As shown in fig. 3 and 5, the LQFP packaged chip socket 310 includes a chip socket 312 and a socket side wall 311 formed around the socket 312, the socket side wall 311 including a first face 3111 and a second face 3112. Specifically, the width of the first surface 3111 is smaller than that of the second surface 3112, such that a slope 3113 is formed between the second surface 3112 and the first surface 3111 on a side of the slot sidewall 311 near the chip slot 312, such that the leads 202 of the LQFP package chip 200 protrude from the chip slot 312 without touching the chip slot 312, and the extension 2023 may be carried on the first surface 3111 of the slot sidewall 311.

In the testing process, the testing machine charges the LQFP packaging chip through the charging plate, the discharging needle 410 presses down any pin 202 to finish one-time contact discharging, and then the discharging needle 410 moves among different pins 202 to finish the antistatic performance test of all pins of the whole chip. Since the pins 202 are carried by the side walls of the slots, the pins 202 cannot be bent and damaged due to the physical pressing of the discharge needles 410 in the antistatic test process of the charging device model, and the accurate and correct test results of the current and subsequent tests are ensured.
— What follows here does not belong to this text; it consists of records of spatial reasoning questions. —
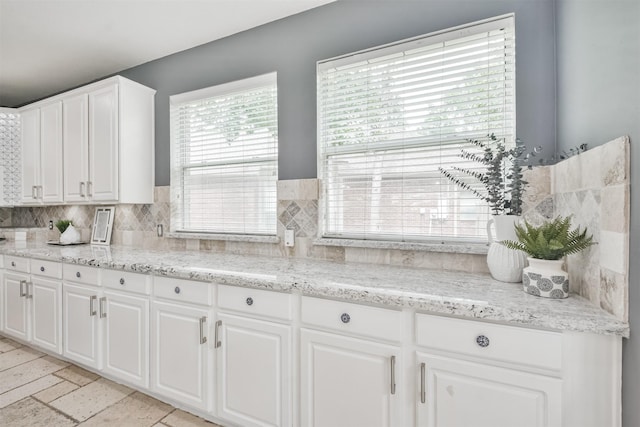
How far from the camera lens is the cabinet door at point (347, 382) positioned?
136 cm

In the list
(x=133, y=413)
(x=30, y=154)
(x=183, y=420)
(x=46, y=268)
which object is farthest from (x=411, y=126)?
(x=30, y=154)

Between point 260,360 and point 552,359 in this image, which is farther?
point 260,360

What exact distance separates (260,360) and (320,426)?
41cm

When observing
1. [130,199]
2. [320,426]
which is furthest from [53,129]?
[320,426]

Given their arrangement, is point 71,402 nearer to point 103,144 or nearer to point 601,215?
point 103,144

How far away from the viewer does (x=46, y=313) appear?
103 inches

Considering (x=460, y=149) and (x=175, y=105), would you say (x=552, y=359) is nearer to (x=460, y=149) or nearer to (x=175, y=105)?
(x=460, y=149)

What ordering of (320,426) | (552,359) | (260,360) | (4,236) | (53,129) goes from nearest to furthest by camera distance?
(552,359) < (320,426) < (260,360) < (53,129) < (4,236)

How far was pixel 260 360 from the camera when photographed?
5.41 feet

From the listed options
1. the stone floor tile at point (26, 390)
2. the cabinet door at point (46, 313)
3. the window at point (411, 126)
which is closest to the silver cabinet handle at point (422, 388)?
the window at point (411, 126)

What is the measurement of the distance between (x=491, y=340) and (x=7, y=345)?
13.1 ft

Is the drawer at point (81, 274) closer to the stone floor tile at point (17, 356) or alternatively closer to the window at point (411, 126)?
the stone floor tile at point (17, 356)

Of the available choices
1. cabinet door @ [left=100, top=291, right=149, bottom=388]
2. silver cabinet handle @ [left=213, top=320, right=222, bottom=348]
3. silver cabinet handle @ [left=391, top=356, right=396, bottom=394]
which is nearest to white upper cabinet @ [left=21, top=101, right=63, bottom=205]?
cabinet door @ [left=100, top=291, right=149, bottom=388]

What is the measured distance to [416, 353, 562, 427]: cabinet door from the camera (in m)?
1.12
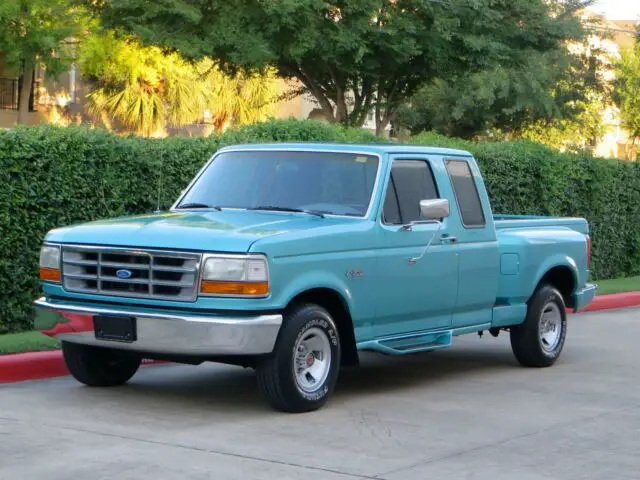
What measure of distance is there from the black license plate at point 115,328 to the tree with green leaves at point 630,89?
45752mm

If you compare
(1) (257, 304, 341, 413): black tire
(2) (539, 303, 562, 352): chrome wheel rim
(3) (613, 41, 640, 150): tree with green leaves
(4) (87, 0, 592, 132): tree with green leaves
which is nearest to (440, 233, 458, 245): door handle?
(1) (257, 304, 341, 413): black tire

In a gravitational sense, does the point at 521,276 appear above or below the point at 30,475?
above

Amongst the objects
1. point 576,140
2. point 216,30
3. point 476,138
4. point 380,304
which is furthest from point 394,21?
point 576,140

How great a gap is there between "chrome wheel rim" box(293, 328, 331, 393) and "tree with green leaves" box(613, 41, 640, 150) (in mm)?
45055

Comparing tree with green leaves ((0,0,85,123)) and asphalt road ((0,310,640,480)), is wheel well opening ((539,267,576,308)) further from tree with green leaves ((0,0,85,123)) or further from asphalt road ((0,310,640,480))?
tree with green leaves ((0,0,85,123))

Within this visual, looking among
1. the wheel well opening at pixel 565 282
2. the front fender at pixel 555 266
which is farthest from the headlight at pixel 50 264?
the wheel well opening at pixel 565 282

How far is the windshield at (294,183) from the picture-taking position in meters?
10.2

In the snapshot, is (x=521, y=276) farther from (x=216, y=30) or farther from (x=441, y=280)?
(x=216, y=30)

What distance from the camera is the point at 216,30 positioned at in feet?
91.2

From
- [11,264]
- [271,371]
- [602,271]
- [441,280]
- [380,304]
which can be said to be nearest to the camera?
[271,371]

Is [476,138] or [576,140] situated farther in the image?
[576,140]

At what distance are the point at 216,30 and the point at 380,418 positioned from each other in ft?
64.2

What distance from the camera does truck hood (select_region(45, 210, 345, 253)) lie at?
→ 8945mm

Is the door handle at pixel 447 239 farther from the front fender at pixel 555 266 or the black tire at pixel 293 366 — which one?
the black tire at pixel 293 366
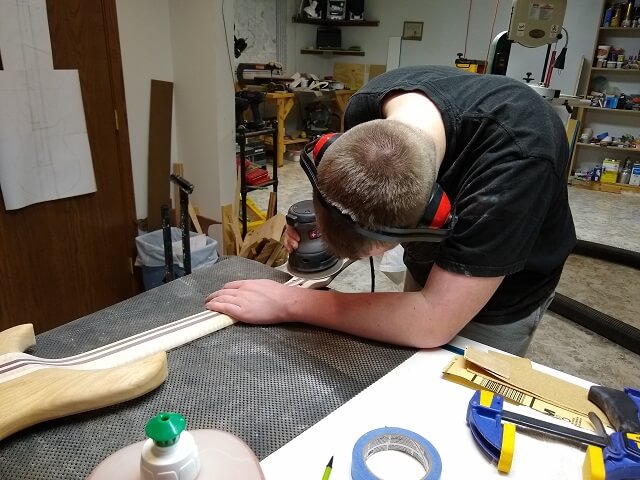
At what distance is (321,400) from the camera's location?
0.74m

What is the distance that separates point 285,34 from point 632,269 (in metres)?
4.38

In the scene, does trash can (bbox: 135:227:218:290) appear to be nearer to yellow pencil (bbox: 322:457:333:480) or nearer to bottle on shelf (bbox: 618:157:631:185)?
yellow pencil (bbox: 322:457:333:480)

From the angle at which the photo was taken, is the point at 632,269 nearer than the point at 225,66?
No

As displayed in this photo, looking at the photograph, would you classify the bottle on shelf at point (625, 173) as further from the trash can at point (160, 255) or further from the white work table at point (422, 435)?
the white work table at point (422, 435)

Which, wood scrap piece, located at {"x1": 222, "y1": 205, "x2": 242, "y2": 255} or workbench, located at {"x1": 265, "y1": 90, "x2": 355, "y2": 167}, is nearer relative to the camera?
wood scrap piece, located at {"x1": 222, "y1": 205, "x2": 242, "y2": 255}

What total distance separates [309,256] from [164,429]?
66cm

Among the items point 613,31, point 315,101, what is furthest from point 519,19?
point 315,101

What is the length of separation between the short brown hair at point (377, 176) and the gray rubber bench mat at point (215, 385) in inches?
9.7

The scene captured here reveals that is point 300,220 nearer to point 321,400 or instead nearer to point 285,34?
point 321,400

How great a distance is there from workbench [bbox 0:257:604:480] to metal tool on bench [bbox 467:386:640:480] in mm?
19

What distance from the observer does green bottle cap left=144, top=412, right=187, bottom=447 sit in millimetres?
459

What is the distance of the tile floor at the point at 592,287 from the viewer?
214 centimetres

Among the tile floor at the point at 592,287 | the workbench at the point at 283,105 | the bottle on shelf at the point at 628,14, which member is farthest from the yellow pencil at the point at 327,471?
the bottle on shelf at the point at 628,14

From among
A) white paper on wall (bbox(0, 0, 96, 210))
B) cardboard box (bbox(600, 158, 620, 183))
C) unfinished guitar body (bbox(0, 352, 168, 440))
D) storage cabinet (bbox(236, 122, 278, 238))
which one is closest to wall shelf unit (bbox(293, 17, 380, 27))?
cardboard box (bbox(600, 158, 620, 183))
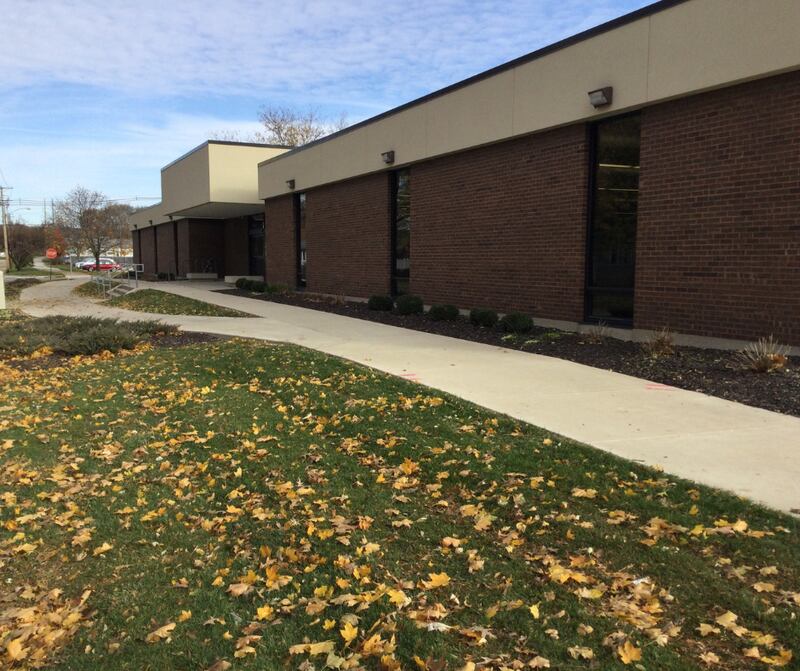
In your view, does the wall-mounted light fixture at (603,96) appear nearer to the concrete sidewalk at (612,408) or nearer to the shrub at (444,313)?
the concrete sidewalk at (612,408)

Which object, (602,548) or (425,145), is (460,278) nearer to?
(425,145)

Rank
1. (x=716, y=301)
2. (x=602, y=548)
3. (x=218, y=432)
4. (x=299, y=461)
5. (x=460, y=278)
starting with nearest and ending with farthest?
(x=602, y=548), (x=299, y=461), (x=218, y=432), (x=716, y=301), (x=460, y=278)

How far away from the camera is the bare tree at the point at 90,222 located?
60.5 meters

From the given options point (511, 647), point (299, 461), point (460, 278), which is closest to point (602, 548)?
point (511, 647)

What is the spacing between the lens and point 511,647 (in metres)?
2.83

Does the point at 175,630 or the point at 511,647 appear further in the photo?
the point at 175,630

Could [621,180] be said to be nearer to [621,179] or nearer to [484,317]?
[621,179]

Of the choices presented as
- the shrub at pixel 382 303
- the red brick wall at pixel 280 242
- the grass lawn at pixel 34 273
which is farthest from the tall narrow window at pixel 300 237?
the grass lawn at pixel 34 273

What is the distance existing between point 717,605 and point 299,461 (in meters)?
3.24

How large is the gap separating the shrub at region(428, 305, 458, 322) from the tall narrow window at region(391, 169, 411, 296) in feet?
8.66

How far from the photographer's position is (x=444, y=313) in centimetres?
1366

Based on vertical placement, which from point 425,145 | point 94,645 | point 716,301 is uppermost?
point 425,145

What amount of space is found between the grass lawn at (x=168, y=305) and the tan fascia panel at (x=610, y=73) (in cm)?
554

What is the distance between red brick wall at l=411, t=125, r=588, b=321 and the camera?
11406 millimetres
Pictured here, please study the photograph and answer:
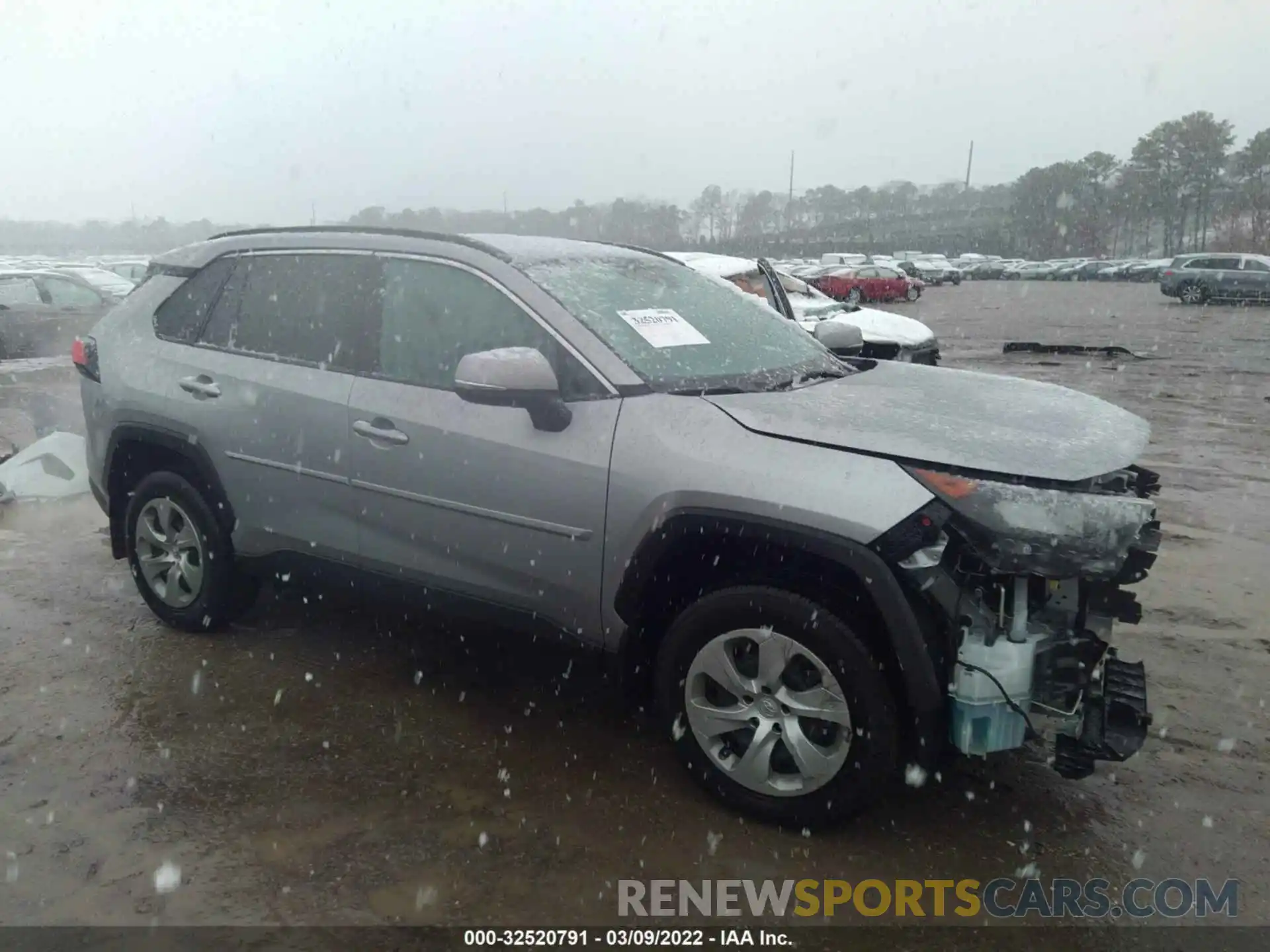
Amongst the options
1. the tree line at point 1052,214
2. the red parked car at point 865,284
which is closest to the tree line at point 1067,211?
the tree line at point 1052,214

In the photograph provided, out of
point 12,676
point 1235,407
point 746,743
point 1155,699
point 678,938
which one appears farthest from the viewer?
point 1235,407

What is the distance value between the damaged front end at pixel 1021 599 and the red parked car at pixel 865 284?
33.1m

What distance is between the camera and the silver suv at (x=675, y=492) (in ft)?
8.73

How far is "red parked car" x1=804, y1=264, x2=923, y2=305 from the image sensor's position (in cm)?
3547

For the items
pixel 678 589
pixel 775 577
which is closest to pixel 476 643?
pixel 678 589

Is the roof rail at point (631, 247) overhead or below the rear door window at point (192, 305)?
overhead

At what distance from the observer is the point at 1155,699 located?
3.74 metres

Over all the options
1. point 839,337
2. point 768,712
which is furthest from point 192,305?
point 768,712

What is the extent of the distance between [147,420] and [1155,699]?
169 inches

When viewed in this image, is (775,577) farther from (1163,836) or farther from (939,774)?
(1163,836)

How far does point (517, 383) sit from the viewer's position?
2986 mm

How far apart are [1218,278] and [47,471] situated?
3345 centimetres

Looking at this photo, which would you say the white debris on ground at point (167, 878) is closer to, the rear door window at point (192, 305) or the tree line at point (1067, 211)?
the rear door window at point (192, 305)

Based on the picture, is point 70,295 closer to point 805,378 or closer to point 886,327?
point 886,327
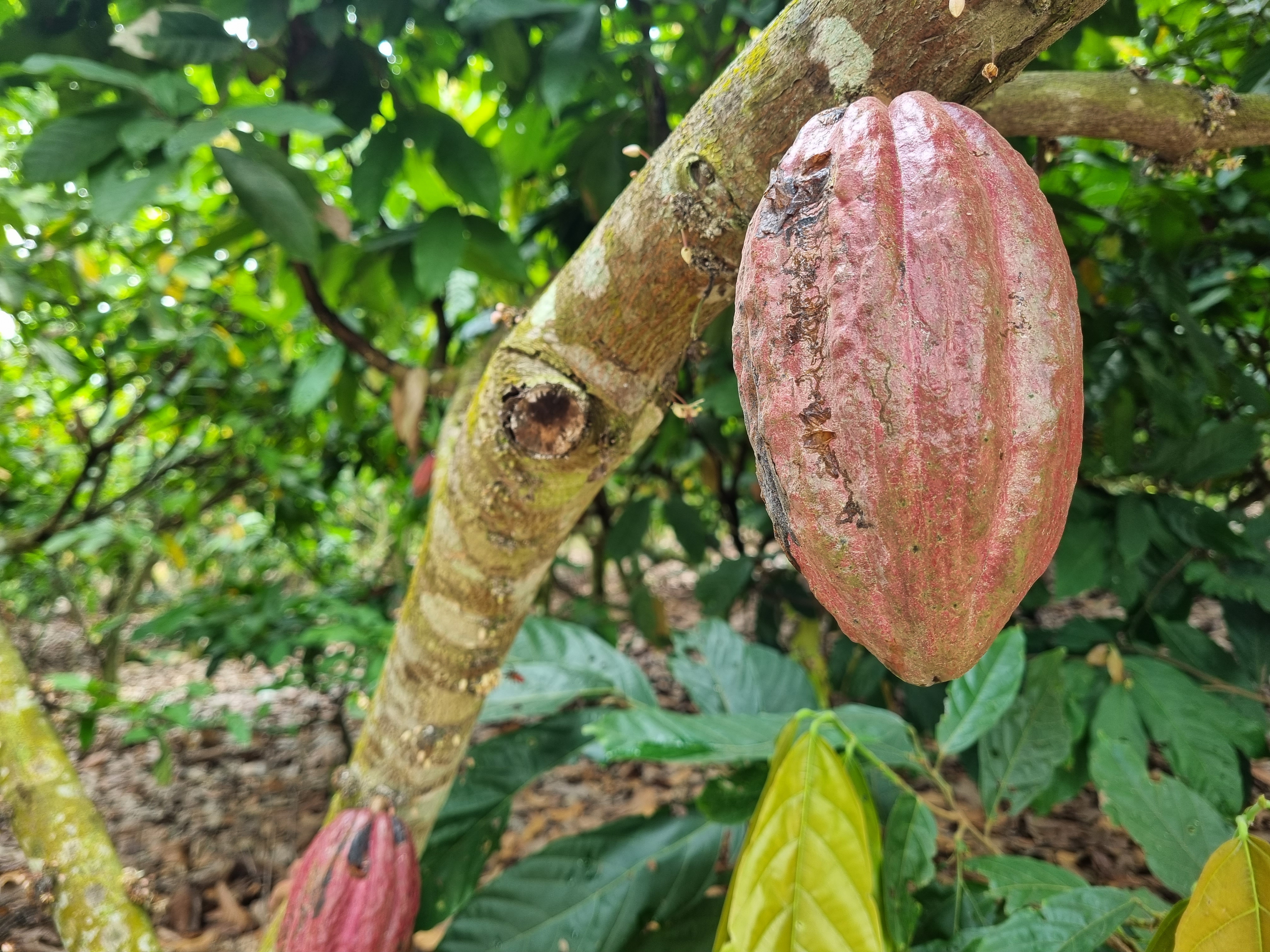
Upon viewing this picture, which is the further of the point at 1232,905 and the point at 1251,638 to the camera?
the point at 1251,638

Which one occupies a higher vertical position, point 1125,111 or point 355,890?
point 1125,111

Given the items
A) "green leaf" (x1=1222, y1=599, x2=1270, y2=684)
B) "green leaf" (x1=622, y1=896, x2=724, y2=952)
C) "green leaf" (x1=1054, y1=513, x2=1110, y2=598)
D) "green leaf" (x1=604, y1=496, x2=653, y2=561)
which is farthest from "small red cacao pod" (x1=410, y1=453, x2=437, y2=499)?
"green leaf" (x1=1222, y1=599, x2=1270, y2=684)

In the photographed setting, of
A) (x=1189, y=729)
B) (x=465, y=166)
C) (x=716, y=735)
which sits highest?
(x=465, y=166)

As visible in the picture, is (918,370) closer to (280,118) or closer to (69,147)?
(280,118)

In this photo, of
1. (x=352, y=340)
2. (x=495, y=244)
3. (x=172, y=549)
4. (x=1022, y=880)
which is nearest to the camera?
(x=1022, y=880)

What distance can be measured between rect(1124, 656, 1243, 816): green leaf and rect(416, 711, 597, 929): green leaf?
802mm

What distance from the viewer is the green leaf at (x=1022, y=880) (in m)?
0.71

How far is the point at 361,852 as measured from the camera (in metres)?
0.80

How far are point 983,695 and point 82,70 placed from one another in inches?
53.1

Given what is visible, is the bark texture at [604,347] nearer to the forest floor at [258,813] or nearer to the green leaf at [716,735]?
the green leaf at [716,735]

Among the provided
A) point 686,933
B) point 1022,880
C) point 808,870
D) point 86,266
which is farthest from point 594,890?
point 86,266

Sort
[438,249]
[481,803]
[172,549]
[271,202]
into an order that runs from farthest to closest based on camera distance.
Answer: [172,549] → [438,249] → [481,803] → [271,202]

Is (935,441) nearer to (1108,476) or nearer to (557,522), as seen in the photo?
(557,522)

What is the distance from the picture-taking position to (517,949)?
93cm
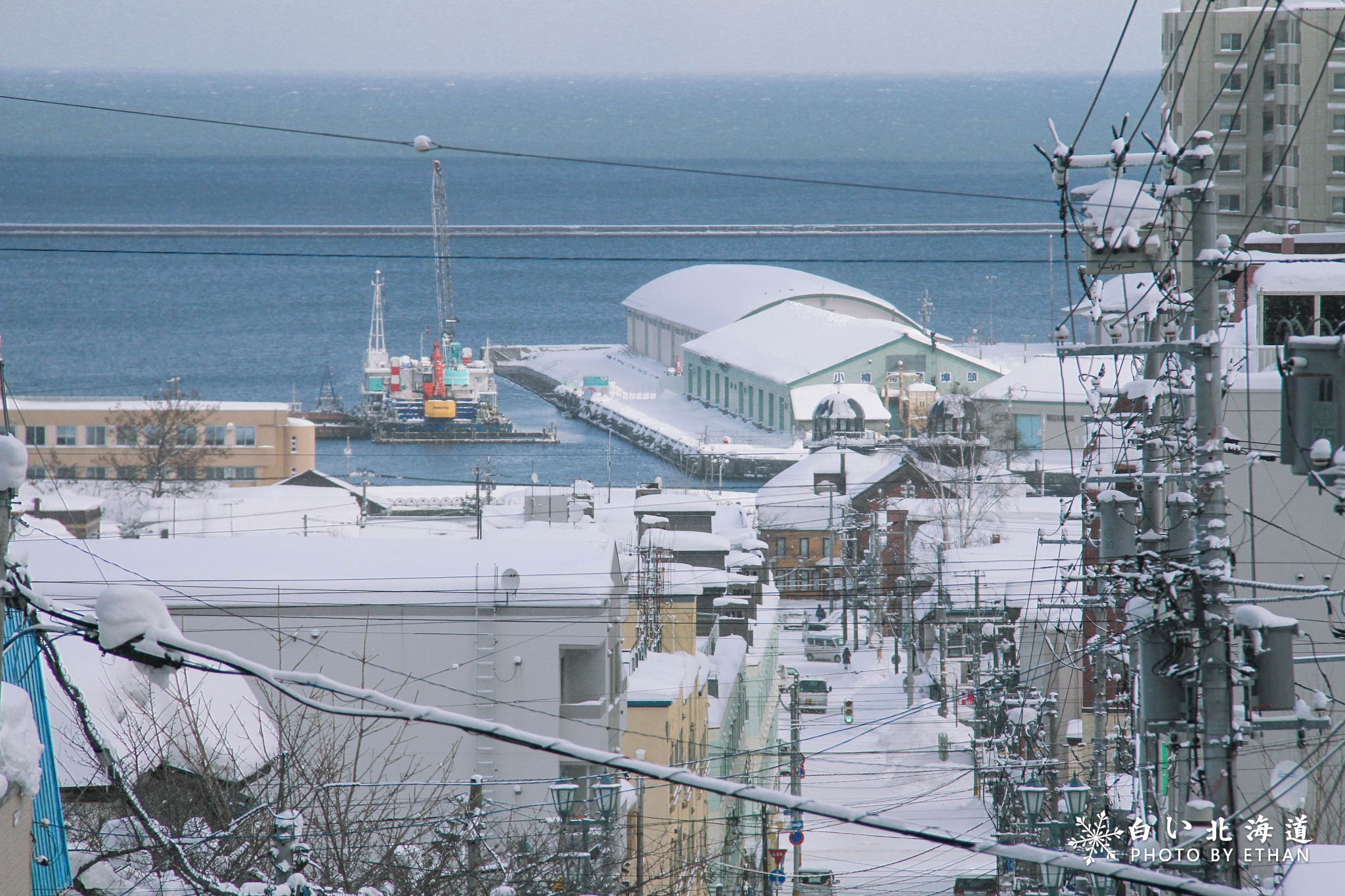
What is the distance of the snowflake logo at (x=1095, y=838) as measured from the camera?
2605 mm

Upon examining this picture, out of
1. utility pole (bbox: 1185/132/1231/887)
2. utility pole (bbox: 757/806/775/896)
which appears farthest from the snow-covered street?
utility pole (bbox: 1185/132/1231/887)

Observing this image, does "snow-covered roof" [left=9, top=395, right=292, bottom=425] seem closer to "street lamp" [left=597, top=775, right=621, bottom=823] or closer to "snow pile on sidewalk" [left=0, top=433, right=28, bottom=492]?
"street lamp" [left=597, top=775, right=621, bottom=823]

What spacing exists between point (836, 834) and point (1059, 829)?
3.80 m

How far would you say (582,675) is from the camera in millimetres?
5285

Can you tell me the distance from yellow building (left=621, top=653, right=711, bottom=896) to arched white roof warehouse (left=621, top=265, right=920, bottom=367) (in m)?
24.5

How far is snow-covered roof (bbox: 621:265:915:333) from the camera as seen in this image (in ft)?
104

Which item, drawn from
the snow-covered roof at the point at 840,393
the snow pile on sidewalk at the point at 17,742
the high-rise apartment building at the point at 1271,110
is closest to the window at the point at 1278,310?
the snow pile on sidewalk at the point at 17,742

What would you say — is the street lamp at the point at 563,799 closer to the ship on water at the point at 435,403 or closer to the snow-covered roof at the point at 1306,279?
the snow-covered roof at the point at 1306,279

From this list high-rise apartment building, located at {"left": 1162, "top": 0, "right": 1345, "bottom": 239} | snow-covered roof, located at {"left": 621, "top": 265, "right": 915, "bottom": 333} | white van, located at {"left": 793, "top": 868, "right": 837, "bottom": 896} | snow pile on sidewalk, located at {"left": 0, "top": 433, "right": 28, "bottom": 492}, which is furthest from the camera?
snow-covered roof, located at {"left": 621, "top": 265, "right": 915, "bottom": 333}

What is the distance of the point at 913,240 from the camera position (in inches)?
2331

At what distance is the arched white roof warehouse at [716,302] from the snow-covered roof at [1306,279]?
26.0 meters

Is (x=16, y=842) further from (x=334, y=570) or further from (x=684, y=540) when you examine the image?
(x=684, y=540)

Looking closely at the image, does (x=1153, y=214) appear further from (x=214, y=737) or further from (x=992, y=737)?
(x=992, y=737)

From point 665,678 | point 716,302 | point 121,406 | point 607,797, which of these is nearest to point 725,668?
point 665,678
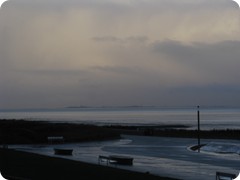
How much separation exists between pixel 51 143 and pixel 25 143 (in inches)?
50.3

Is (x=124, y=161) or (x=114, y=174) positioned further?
(x=124, y=161)

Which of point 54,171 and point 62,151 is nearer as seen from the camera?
point 54,171

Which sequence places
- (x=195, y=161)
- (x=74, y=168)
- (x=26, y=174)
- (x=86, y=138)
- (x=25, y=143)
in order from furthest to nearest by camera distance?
1. (x=86, y=138)
2. (x=25, y=143)
3. (x=195, y=161)
4. (x=74, y=168)
5. (x=26, y=174)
Finally, it should be noted that: the above embodiments are only for illustrating the technical solution of the present invention, and not for limiting the same; although the invention has been described in detail with reference to the foregoing embodiments, it will be understood by those of ordinary skill in the art that: the technical scheme described in the foregoing embodiments can be modified or some or all of the technical features thereof can be replaced by equivalents; such modifications and substitutions do not depart from the spirit of the invention.

Claims

1. An antistatic test machine for a charging device model of an LQFP package-level chip is characterized by comprising:

the charging plate comprises at least two fixing columns and at least one suction hole, and the suction hole is used for adsorbing the LQFP packaging chip to the charging plate;

the test board comprises a plurality of LQFP package chip sockets, each LQFP package chip socket comprises a chip slot and a slot side wall formed by encircling the slot, the slot side wall comprises a first surface and a second surface, the width of the first surface is smaller than that of the second surface, one side, close to the chip slot, of the slot side wall forms a slope from the second surface to the first surface, the second surface also comprises at least two fixing holes, the at least two fixing holes are used for enabling the at least two fixing columns to be inserted into the fixing holes so as to fix the test board on the charging board, the suction holes are arranged in the chip slot, and the chip slot penetrates through the first surface and the second surface to form the LQFP package chip socket with a hollow structure; and

the LQFP package chip is arranged in the chip slot so that the body of the LQFP package chip is positioned on the suction hole of the charging plate, pins of the LQFP package chip extend out from the body of the LQFP package chip and are partially borne on the first surface of the side wall of the slot, the first surface of the side wall of the slot is used for supporting the pins of the LQFP package chip, the pins of the LQFP package chip comprise an extending part, a bending part and an extending part, the extending part extends out from the body of the LQFP package chip in parallel, the extending part is arranged in parallel with the extending part and is higher than the extending part, and the bending part is connected with the extending part and the extending part so that the bending part extends out from the inside of the chip slot in an inclined upward and outward mode.

2. The LQFP package level chip charging device model static electricity resistance test machine according to claim 1, wherein the two fixing holes on the second surface are located on diagonal corners of the LQFP package chip socket, so that the test board is fixed on the charging board by the combination of the fixing posts and the fixing holes.

3. The LQFP package level chip of claim 1, wherein the socket sidewalls are made of an insulating material.